* Set tasks:
1: Rewrite the paragraph beginning "The owner of the Aurora movie theater" from the article on the Aurora theater ruling as a short bulleted list that keeps its main facts.
2: In the article on the Aurora theater ruling, rewrite the stretch from "The biggest growth" through "by his rationale.", replacing "armed guard" with "private security officer".

The owner of the Aurora movie theater that was the site of a deadly 2012 attack could have reasonably enough foreseen the danger of such an attack to be held liable for it, a federal judge ruled Friday. Noting "the grim history of mass shootings and mass killings that have occurred in more recent times," U.S. District Court Judge R. Brooke Jackson ruled that Cinemark — owner of the Century Aurora 16 theater — could have predicted that movie patrons might be targeted for an attack. Jackson's ruling allows 20 lawsuits filed by survivors of the attack or relatives of those killed to proceed toward trial. "Although theaters had theretofore been spared a mass shooting incident, the patrons of a movie theater are, perhaps even more than students in a school or shoppers in a mall, 'sitting ducks,' " Jackson wrote.

The judge seems to be saying that because we do not live in a perfect world, free of all violence, all businesses open to the public should be constantly on guard against psychopathic killers. Even though, as Scott Greenfield points out at his blog Simple Justice, "Perhaps the defining feature of crazy people is that they're unpredictable." But predict them businesses must, said Judge Jackson. Which means, as Greenfield notes, this ruling could have far-reaching consequences:

The biggest growth job in America will be armed guard. Every theater will require its own SWAT team, perhaps a MRAP or Bearcat. Office buildings, parks, skating rinks, pretty much anywhere more than three people gather, could be the next target of a madman. They will all need security, armed with the weapons needed to take out any crazy. Don't blame the businesses. They're just trying to cover their foreseeable obligations. Sure, there is almost no chance, almost no possibility whatsoever, that they will be the target of the next insane shooter, but Judge Jackson says it's still foreseeable. In fact, that no one has ever shot up a skating rink makes it even more foreseeable, by his rationale.

* Stored data:
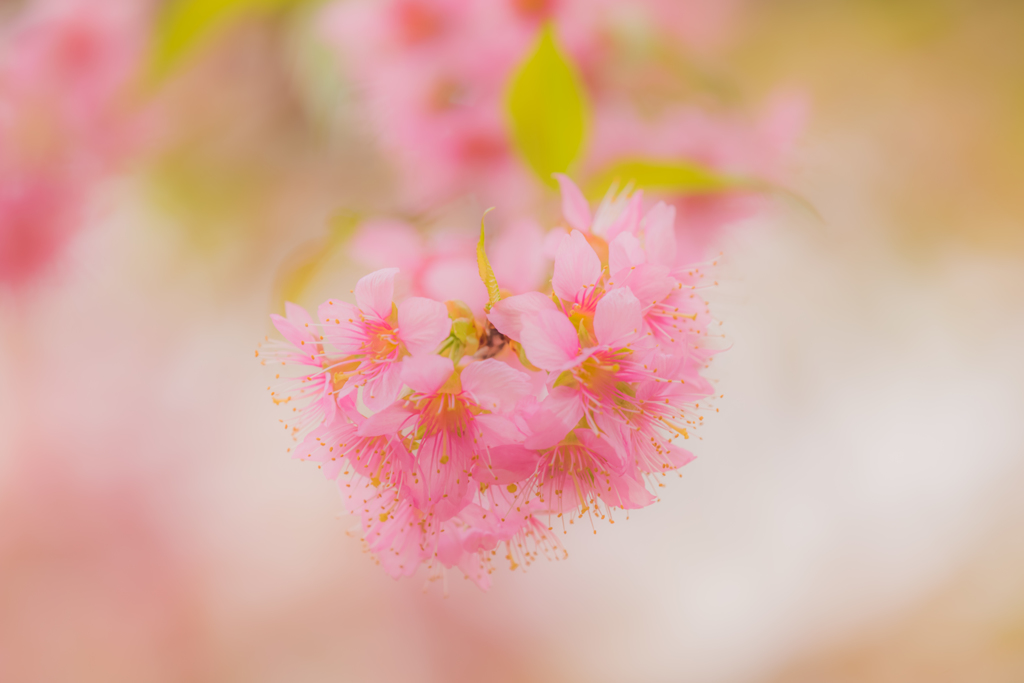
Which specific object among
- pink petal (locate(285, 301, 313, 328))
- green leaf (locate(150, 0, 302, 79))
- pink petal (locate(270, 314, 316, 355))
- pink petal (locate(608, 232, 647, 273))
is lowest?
pink petal (locate(270, 314, 316, 355))

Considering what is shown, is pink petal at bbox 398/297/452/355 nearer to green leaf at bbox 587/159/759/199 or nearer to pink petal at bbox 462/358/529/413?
pink petal at bbox 462/358/529/413

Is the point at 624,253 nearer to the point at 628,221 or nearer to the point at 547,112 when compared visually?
the point at 628,221

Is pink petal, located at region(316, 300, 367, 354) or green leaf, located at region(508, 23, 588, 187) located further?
green leaf, located at region(508, 23, 588, 187)

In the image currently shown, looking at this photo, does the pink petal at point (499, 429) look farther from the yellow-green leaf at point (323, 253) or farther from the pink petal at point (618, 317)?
the yellow-green leaf at point (323, 253)

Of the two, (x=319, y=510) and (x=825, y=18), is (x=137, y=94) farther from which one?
(x=825, y=18)

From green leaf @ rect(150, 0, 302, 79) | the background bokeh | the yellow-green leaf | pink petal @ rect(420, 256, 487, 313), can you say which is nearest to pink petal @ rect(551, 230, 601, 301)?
pink petal @ rect(420, 256, 487, 313)

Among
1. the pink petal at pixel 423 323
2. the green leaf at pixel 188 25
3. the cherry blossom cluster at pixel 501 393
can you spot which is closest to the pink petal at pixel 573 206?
the cherry blossom cluster at pixel 501 393

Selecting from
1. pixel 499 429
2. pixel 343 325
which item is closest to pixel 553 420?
pixel 499 429
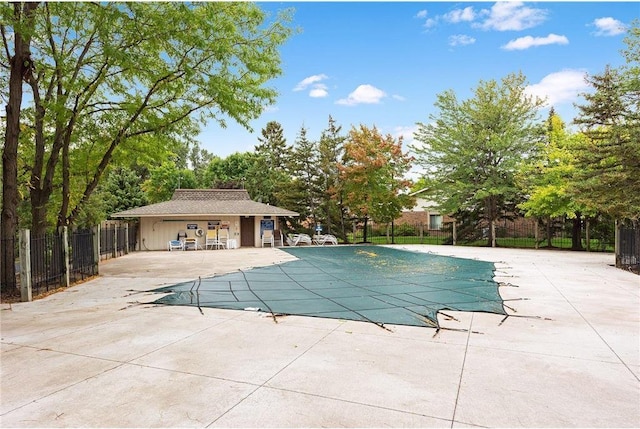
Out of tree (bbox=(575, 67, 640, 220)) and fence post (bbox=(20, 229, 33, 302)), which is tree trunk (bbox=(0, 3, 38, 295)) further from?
tree (bbox=(575, 67, 640, 220))

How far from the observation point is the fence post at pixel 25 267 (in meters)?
A: 6.47

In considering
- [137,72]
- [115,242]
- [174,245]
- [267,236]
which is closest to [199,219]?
[174,245]

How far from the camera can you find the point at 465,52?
12.0 meters

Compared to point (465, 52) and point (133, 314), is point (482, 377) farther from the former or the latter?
point (465, 52)

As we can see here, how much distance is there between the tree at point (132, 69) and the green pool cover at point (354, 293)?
13.7 ft

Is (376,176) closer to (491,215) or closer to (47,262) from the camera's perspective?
(491,215)

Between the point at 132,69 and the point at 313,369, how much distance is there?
8136 mm

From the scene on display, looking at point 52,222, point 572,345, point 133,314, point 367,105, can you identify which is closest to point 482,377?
point 572,345

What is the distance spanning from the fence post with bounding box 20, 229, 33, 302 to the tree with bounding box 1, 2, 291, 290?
1.06 m

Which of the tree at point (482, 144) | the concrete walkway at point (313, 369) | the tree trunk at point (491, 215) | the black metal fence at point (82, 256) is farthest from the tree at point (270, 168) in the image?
the concrete walkway at point (313, 369)

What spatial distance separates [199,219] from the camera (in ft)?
63.7

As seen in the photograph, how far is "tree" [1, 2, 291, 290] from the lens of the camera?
7.23 m

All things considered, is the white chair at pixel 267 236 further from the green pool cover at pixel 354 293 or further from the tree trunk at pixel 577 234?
the tree trunk at pixel 577 234

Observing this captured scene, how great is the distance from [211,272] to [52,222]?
9.04 metres
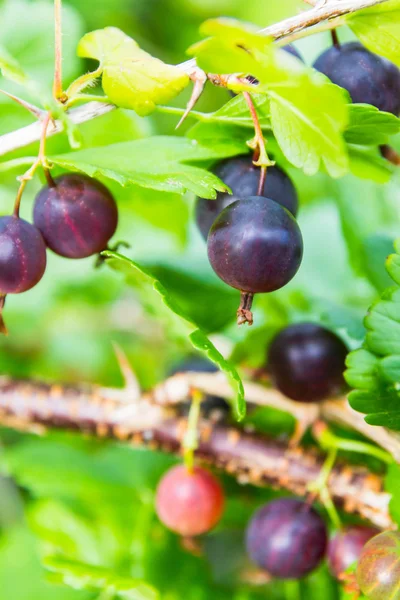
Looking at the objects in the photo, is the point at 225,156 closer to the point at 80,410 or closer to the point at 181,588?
the point at 80,410

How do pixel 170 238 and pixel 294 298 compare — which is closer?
pixel 294 298

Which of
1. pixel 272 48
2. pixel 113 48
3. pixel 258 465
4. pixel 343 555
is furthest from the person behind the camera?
pixel 258 465

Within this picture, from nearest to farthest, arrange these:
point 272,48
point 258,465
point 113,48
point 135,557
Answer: point 272,48
point 113,48
point 258,465
point 135,557

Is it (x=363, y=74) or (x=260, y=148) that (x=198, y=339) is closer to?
(x=260, y=148)

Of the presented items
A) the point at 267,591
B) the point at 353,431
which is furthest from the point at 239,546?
the point at 353,431

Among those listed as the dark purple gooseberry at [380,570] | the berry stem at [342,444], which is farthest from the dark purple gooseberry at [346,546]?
the dark purple gooseberry at [380,570]

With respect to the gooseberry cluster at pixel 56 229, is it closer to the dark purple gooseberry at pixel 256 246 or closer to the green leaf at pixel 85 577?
the dark purple gooseberry at pixel 256 246
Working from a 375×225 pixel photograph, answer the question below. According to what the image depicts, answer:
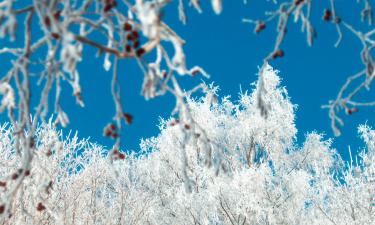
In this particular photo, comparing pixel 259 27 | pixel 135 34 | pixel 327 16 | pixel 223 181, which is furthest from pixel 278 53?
pixel 223 181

* Solutions below:
1:
- On Friday, U.S. District Court Judge R. Brooke Jackson ruled that Cinemark could be held liable for the deadly 2012 attack at its Century Aurora 16 theater.
- He found that the company could reasonably have foreseen such an attack, given the history of recent mass shootings and killings.
- The ruling lets 20 lawsuits from survivors and from relatives of those killed proceed toward trial.
- Jackson wrote that although no theater had yet suffered a mass shooting, moviegoers are "sitting ducks," perhaps even more than students in a school or shoppers in a mall.

2:
The biggest growth job in America will be private security officer. Every theater will require its own SWAT team, perhaps a MRAP or Bearcat. Office buildings, parks, skating rinks, pretty much anywhere more than three people gather, could be the next target of a madman. They will all need security, armed with the weapons needed to take out any crazy. Don't blame the businesses. They're just trying to cover their foreseeable obligations. Sure, there is almost no chance, almost no possibility whatsoever, that they will be the target of the next insane shooter, but Judge Jackson says it's still foreseeable. In fact, that no one has ever shot up a skating rink makes it even more foreseeable, by his rationale.